爽やかな風の吹きこむ窓辺にはベッドが置かれ、真っ白なシーツに埋もれるように少年が体を横たえていた。細く白い腕には透明のチューブが何本もつながれている。その内の一本はベッド脇に立てられた点滴スタンドから伸びたものだった。
少年はわたしがこれからお仕えするご主人様だ。ギルバート・フォー・ギブソン、この雲上都市の市長の一人息子である。品行方正で優しく、非の打ちどころのない好青年だという。市民からも慕われており、将来を期待されていた彼が突然の病に倒れたのは今から半年ほど前のことだ。どのような病なのか、治る見込みはあるのか、経過については何も公表されていない。ただ公の場に姿を見せることはぱったりと途絶えてしまい、病室に閉じこもっているのだという噂を耳にしたのみだ。
ギルバート様の顔を見るのは初めてではない。市長の演説を聞きに行った時には舞台の脇に控えているところを見たことがある。穏やかで優しいという彼の人柄を表すような柔和な笑みを浮かべていた。同世代の友人たちの中にはその整った容姿に黄色い声を上げる子もいたが、正直なところ今までわたしはそこまで興味を引かれてはいなかった。確かにギルバート様は格好良いかもしれないが、まるでお人形のような笑顔が近寄りがたいものに思えたのだ。
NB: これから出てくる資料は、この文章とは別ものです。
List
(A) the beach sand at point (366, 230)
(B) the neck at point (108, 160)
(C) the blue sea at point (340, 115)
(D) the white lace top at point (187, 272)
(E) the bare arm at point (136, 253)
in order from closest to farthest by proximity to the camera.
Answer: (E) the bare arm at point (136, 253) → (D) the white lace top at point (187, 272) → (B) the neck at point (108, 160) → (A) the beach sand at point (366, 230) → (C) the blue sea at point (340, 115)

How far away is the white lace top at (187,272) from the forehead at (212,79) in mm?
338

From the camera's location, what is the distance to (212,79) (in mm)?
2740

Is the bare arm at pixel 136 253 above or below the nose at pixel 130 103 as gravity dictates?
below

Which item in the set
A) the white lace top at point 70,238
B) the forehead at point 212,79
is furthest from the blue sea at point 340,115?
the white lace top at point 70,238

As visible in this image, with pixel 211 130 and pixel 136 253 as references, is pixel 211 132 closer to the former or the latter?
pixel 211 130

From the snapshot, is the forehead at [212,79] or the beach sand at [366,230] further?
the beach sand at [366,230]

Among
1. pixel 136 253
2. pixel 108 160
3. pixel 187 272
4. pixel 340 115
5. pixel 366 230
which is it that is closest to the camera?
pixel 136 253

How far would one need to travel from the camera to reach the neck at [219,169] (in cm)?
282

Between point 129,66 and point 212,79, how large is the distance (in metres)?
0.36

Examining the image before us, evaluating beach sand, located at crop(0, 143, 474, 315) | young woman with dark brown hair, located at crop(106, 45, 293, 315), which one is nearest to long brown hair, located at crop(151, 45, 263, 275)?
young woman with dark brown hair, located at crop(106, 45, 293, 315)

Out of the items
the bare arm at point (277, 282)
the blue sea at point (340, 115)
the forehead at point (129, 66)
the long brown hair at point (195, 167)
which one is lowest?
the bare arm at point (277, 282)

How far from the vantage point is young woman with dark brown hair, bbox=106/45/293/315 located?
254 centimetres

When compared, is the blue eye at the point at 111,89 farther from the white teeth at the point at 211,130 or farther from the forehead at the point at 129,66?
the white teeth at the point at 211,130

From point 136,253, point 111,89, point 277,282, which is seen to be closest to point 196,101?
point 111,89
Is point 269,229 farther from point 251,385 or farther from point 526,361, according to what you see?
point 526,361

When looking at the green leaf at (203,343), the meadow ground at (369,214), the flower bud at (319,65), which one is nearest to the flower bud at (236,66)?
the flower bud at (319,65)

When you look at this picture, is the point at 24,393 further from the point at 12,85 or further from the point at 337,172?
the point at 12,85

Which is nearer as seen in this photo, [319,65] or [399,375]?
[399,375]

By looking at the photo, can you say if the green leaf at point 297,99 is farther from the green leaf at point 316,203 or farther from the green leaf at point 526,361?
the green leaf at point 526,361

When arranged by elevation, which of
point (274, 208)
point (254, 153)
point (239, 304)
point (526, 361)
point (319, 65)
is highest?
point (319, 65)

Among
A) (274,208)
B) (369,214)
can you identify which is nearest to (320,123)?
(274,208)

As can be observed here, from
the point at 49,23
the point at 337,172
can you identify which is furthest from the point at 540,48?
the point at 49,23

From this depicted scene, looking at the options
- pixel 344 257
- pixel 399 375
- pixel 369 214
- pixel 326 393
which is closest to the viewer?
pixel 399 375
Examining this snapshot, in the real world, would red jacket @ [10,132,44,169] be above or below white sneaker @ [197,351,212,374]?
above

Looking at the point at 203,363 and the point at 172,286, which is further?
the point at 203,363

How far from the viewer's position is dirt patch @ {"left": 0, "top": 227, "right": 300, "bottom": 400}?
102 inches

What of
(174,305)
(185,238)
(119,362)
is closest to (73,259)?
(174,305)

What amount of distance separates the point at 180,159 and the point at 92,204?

ベッドの中のギルバート様は病人らしく青白い顔をしている。以前に見かけた時より、顔も体も痩せたようだ。やはり重い病気なのだろうか。同情心が湧いたわたしの耳に、思いの外明るい声が飛び込んできた。
「この前読んだ本に書いてあったんだ。人類がまだ地上で暮らしていた頃は、想像もつかないような大きな動物がたくさんいたんだって」
それはベッドの傍らの丸椅子に腰かけるメイドに話しかける声だった。病室へ入ってきたわたしたちには目もくれず、メイドに向かって幼い子供のように夢中で喋りかけている。骨ばった手でメイドの手を握り、屈託なく大口を開けて笑い、細めた目元には一見して分かってしまうほど、見つめる相手への想いが溢れていた。
わたしは一目で、彼の笑顔に恋してしまった。
「人間の五倍くらいの大きさのサルとか、両手を広げたよりも大きな鳥とか」
「ギルバート様、失礼致します」
先輩メイドが会話を遮る。ギルバート様は驚いた様子でようやくわたしたちの方を見た。わたしたちが病室に入ってきたことに気付いていなかったようだ。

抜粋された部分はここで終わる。